• [Document text]
(begin)
News

Announcing the First Annual Stanley Kunitz Memorial Prize

The Stanley Kunitz Memorial Prize for Younger Poets

The Stanley Kunitz Memorial Prize has been established by The American Poetry Review to honor the late Stanley Kunitz’s dedication to mentoring poets. The winning poem will appear on the feature page of the September/October 2010 issue of The American Poetry Review, and the poet will receive a prize of $1,000.  All entrants will receive a copy of the magazine.  Poets may submit one to three poems per entry (totaling no more than three pages) with a $15 entry fee by May 15, 2010. No limit on number of entries per poet. The editors of The American Poetry Review will judge submissions anonymously, in compliance with the Council of Literary Magazines and Presses’ Code of Ethics.

Guidelines

  1. Poets must be under 40 years of age.
(end)
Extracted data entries
(begin)
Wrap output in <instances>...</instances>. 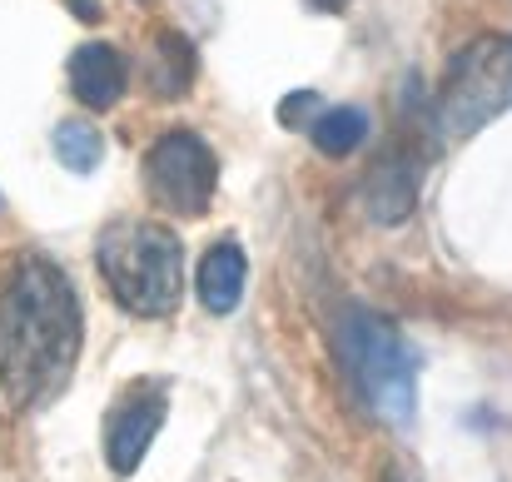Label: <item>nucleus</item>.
<instances>
[{
    "label": "nucleus",
    "mask_w": 512,
    "mask_h": 482,
    "mask_svg": "<svg viewBox=\"0 0 512 482\" xmlns=\"http://www.w3.org/2000/svg\"><path fill=\"white\" fill-rule=\"evenodd\" d=\"M85 314L70 274L45 254H20L0 294V388L10 408L55 403L80 363Z\"/></svg>",
    "instance_id": "1"
},
{
    "label": "nucleus",
    "mask_w": 512,
    "mask_h": 482,
    "mask_svg": "<svg viewBox=\"0 0 512 482\" xmlns=\"http://www.w3.org/2000/svg\"><path fill=\"white\" fill-rule=\"evenodd\" d=\"M95 269L135 319H170L184 299V244L155 219H115L95 239Z\"/></svg>",
    "instance_id": "2"
},
{
    "label": "nucleus",
    "mask_w": 512,
    "mask_h": 482,
    "mask_svg": "<svg viewBox=\"0 0 512 482\" xmlns=\"http://www.w3.org/2000/svg\"><path fill=\"white\" fill-rule=\"evenodd\" d=\"M339 358L348 383L368 403L373 418L403 428L418 408V353L413 343L373 309H343L339 319Z\"/></svg>",
    "instance_id": "3"
},
{
    "label": "nucleus",
    "mask_w": 512,
    "mask_h": 482,
    "mask_svg": "<svg viewBox=\"0 0 512 482\" xmlns=\"http://www.w3.org/2000/svg\"><path fill=\"white\" fill-rule=\"evenodd\" d=\"M512 110V35L468 40L433 100V125L443 140H473Z\"/></svg>",
    "instance_id": "4"
},
{
    "label": "nucleus",
    "mask_w": 512,
    "mask_h": 482,
    "mask_svg": "<svg viewBox=\"0 0 512 482\" xmlns=\"http://www.w3.org/2000/svg\"><path fill=\"white\" fill-rule=\"evenodd\" d=\"M145 189L170 214H204L219 189V160L209 140L194 130H165L145 155Z\"/></svg>",
    "instance_id": "5"
},
{
    "label": "nucleus",
    "mask_w": 512,
    "mask_h": 482,
    "mask_svg": "<svg viewBox=\"0 0 512 482\" xmlns=\"http://www.w3.org/2000/svg\"><path fill=\"white\" fill-rule=\"evenodd\" d=\"M165 413H170L165 383H130L115 398V408L105 413V463H110V473L130 478L145 463L150 443L165 428Z\"/></svg>",
    "instance_id": "6"
},
{
    "label": "nucleus",
    "mask_w": 512,
    "mask_h": 482,
    "mask_svg": "<svg viewBox=\"0 0 512 482\" xmlns=\"http://www.w3.org/2000/svg\"><path fill=\"white\" fill-rule=\"evenodd\" d=\"M125 85H130V65L115 45L105 40H85L75 55H70V95L85 105V110H110L125 100Z\"/></svg>",
    "instance_id": "7"
},
{
    "label": "nucleus",
    "mask_w": 512,
    "mask_h": 482,
    "mask_svg": "<svg viewBox=\"0 0 512 482\" xmlns=\"http://www.w3.org/2000/svg\"><path fill=\"white\" fill-rule=\"evenodd\" d=\"M244 284H249V259L234 239H219L199 254V269H194V294L209 314H234L239 299H244Z\"/></svg>",
    "instance_id": "8"
},
{
    "label": "nucleus",
    "mask_w": 512,
    "mask_h": 482,
    "mask_svg": "<svg viewBox=\"0 0 512 482\" xmlns=\"http://www.w3.org/2000/svg\"><path fill=\"white\" fill-rule=\"evenodd\" d=\"M418 204V164L408 155H388L363 179V209L373 224H403Z\"/></svg>",
    "instance_id": "9"
},
{
    "label": "nucleus",
    "mask_w": 512,
    "mask_h": 482,
    "mask_svg": "<svg viewBox=\"0 0 512 482\" xmlns=\"http://www.w3.org/2000/svg\"><path fill=\"white\" fill-rule=\"evenodd\" d=\"M309 140H314V150L329 155V160L353 155V150L368 140V110H358V105H329V110H319V115L309 120Z\"/></svg>",
    "instance_id": "10"
},
{
    "label": "nucleus",
    "mask_w": 512,
    "mask_h": 482,
    "mask_svg": "<svg viewBox=\"0 0 512 482\" xmlns=\"http://www.w3.org/2000/svg\"><path fill=\"white\" fill-rule=\"evenodd\" d=\"M155 70V90L160 95H184L189 90V80H194V50H189V40L184 35H174V30H165L160 40H155V60H150Z\"/></svg>",
    "instance_id": "11"
},
{
    "label": "nucleus",
    "mask_w": 512,
    "mask_h": 482,
    "mask_svg": "<svg viewBox=\"0 0 512 482\" xmlns=\"http://www.w3.org/2000/svg\"><path fill=\"white\" fill-rule=\"evenodd\" d=\"M100 155H105V140H100L95 125H85V120L55 125V160L65 164L70 174H90L100 164Z\"/></svg>",
    "instance_id": "12"
},
{
    "label": "nucleus",
    "mask_w": 512,
    "mask_h": 482,
    "mask_svg": "<svg viewBox=\"0 0 512 482\" xmlns=\"http://www.w3.org/2000/svg\"><path fill=\"white\" fill-rule=\"evenodd\" d=\"M70 5H75L85 20H95V15H100V5H95V0H70Z\"/></svg>",
    "instance_id": "13"
},
{
    "label": "nucleus",
    "mask_w": 512,
    "mask_h": 482,
    "mask_svg": "<svg viewBox=\"0 0 512 482\" xmlns=\"http://www.w3.org/2000/svg\"><path fill=\"white\" fill-rule=\"evenodd\" d=\"M378 482H418V478H408L403 468H383V478H378Z\"/></svg>",
    "instance_id": "14"
}]
</instances>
(end)
• [What you will do]
1. Render the sentence "All entrants will receive a copy of the magazine." from the prize announcement into French.
2. Carry on the prize announcement from the point at which it ends.

• [Responses to the tasks]
1. Tous les participants recevront un exemplaire de la revue.

2.
  2. All entries must be previously unpublished poems.
  3. Do not include any identifying information on subsequent pages except for the title of the work.
  4. Enclose a $15.00 reading fee and a SASE for contest results. Multiple entries are acceptable; however each entry must be accompanied by a reading fee.
  5. Entry fee covers up to three poems, totaling no more than three pages.
  6. Contest entries must be postmarked between March 1, 2010 and May 15, 2010. Entries submitted outside of the reading period will be disqualified.
  7. Contest results will be sent by July1, 2010.

 

Send submissions to:

The American Poetry Review

Stanley Kunitz Memorial Prize

1700 Sansom Street, Suite 800

Philadelphia, PA 19103.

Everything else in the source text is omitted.